The following packages are used in this project:
library(tidyverse) # For data wrangling
library(readxl) # To import excel and csv files
library(countrycode) # To assign the names of the continents for each country
library(readr) # To export the dataframe
library(ggthemes) # Additional themes for graphics
library(plotly) # To make interactive plots
library(gganimate) # To create animated plots
In this project, I will recreate three single year plots for the years 1800, 1950 and 2018 (latest available data) as shown in Hans Rosling’s video here:
life expectancy and wealth, 2009
Additionally, I am going to create an animated plot of the last 50 years of data using gganimate. Finally, I will create an interactive plot with 2018 data using plotly.
The files used for this project, downloaded from https://www.gapminder.org/data/, can be found in the “data” folder of this project.
There are CSV files for the following:
Income: “data/income_per_person_gdppercapita_ppp_inflation_adjusted.csv”
Life expectancy (years): “data/life_expectancy_years.csv”
Population: “data/population_total.csv”
Importing the 3 CSV datasets for processing, first the income or GDP per capita, then the life expectancy and finally the population.
# Importing the datasets and assigning shorter names
# check.names is used so the name of the variable does not change after importing.
inc <- read.csv("data/income_per_person_gdppercapita_ppp_inflation_adjusted.csv", check.names = FALSE)
lif <- read.csv("data/life_expectancy_years.csv", check.names = FALSE)
pop <- read.csv("data/population_total.csv", check.names = FALSE)
In the datasets, the name of the continent for each country is missing.
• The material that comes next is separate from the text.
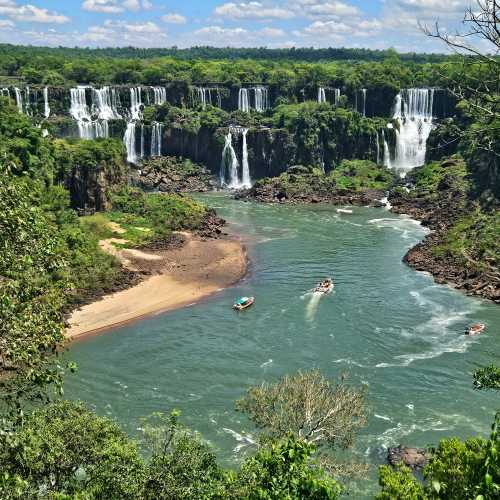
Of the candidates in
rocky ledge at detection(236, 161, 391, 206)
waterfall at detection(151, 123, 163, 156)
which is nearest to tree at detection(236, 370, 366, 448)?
rocky ledge at detection(236, 161, 391, 206)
We can get it by importing another file with the countries and contients or using a package called countrycode.
# Adding the continent to the life expectancy table using countrycode package
lif$continent <- countrycode(sourcevar = lif[, "country"],
origin = "country.name",
destination = "continent")
Because the datasets are breaking the rules of tidy data, we need to pivot longer all 3 tables so we can use this data properly.
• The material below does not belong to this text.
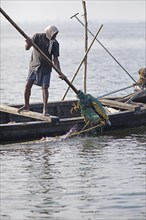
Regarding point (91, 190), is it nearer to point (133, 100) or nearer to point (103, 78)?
point (133, 100)

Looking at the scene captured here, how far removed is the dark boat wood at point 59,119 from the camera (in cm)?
1652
life_expectancy_long <- lif %>%
# This columns will stay with the new variables
pivot_longer(cols = c(-country, -continent),
# This will create the variables year and life_expectancy
names_to = "year",
values_to = "life_expectancy")
income_long <- inc %>%
pivot_longer(-country,
names_to = "year",
values_to = "income")
population_long <- pop %>%
pivot_longer(-country,
names_to = "year",
values_to = "population")
Because the income and population datasets include projections, I’m using the life expectancy table which has the latest data without projections.
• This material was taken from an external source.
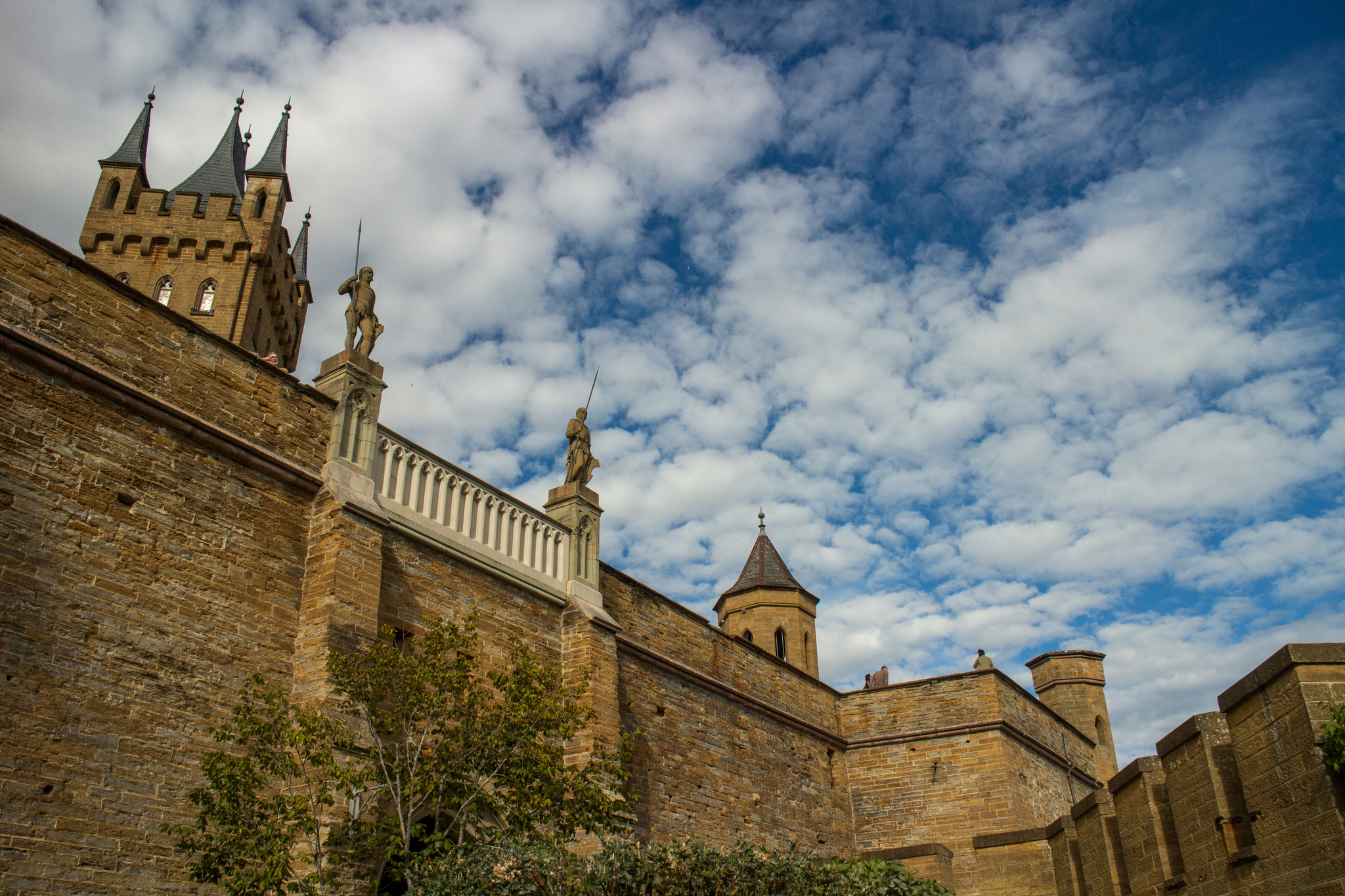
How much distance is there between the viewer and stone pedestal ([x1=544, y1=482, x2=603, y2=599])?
1603cm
# Using a left join to keep the data of the main table life_expectancy_long
allcountries <-
life_expectancy_long %>%
# This columns are the
left_join(income_long, by = c("country", "year"))
allcountries <- allcountries %>%
left_join(population_long, by = c("country", "year"))
# Checking the first rows to see the joined data.
head(allcountries)
## # A tibble: 6 x 6
## country continent year life_expectancy income population
## <chr> <chr> <chr> <dbl> <int> <int>
## 1 Afghanistan Asia 1800 28.2 603 3280000
## 2 Afghanistan Asia 1801 28.2 603 3280000
## 3 Afghanistan Asia 1802 28.2 603 3280000
## 4 Afghanistan Asia 1803 28.2 603 3280000
## 5 Afghanistan Asia 1804 28.2 603 3280000
## 6 Afghanistan Asia 1805 28.2 603 3280000
Exporting the clean dataset as a CSV can be useful for later manipulation and save all the data importing and cleaning steps above.
write_csv(allcountries, "clean_df.csv")
For the static plots I decided to go with the years 1800, 1950 and 2018 to compare how the variables income and life expectancy changed over this years.
# Assigning a name to the plot
chart1 <- allcountries %>%
# Filtering the year of interest
filter(year %in% c("1800")) %>%
# Assigning the variables to the axes and coloring the distinct continents
ggplot(aes(x = income, y = life_expectancy, colour = continent)) +
# Adding the plots where the bigger the population, the bigger the plots.
# Using alpha to add transparency.
geom_point(aes(size = population), alpha = .5) +
# Adding the limits and breaks for the y axis.
# This scale is continuous because age does not change that much overtime.
scale_y_continuous(
limits = c(10, 95),
breaks = c(25, 50, 75)) +
# Adding the limits and breaks for the x axis.
# This scale is logarithmic to better represent the change over time.
scale_x_log10(
limits = c(400, 120000),
breaks = c(400, 4000, 40000))
# Displaying the base plot.
chart1
# Repeating the same process for the years 1950 and 2018.
chart2 <- allcountries %>%
filter(year %in% c("1950")) %>%
ggplot(aes(x = income, y = life_expectancy, colour = continent)) +
geom_point(aes(size = population), alpha = .5) +
scale_y_continuous(
limits = c(10, 95),
breaks = c(25, 50, 75)) +
scale_x_log10(
limits = c(400, 120000),
breaks = c(400, 4000, 40000))
chart2
chart3 <- allcountries %>%
filter(year %in% c("2018")) %>%
ggplot(aes(x = income, y = life_expectancy, colour = continent)) +
geom_point(aes(size = population), alpha = .5) +
scale_y_continuous(
limits = c(10, 95),
breaks = c(25, 50, 75)) +
scale_x_log10(
limits = c(400, 120000),
breaks = c(400, 4000, 40000))
chart3
Finding interesting data points to show in our plots, including maximum and minimum values for income and life expectancy.
# For the year 1800
allcountries %>%
filter(year %in% c("1800")) %>%
# To see the country with highest life expectancy.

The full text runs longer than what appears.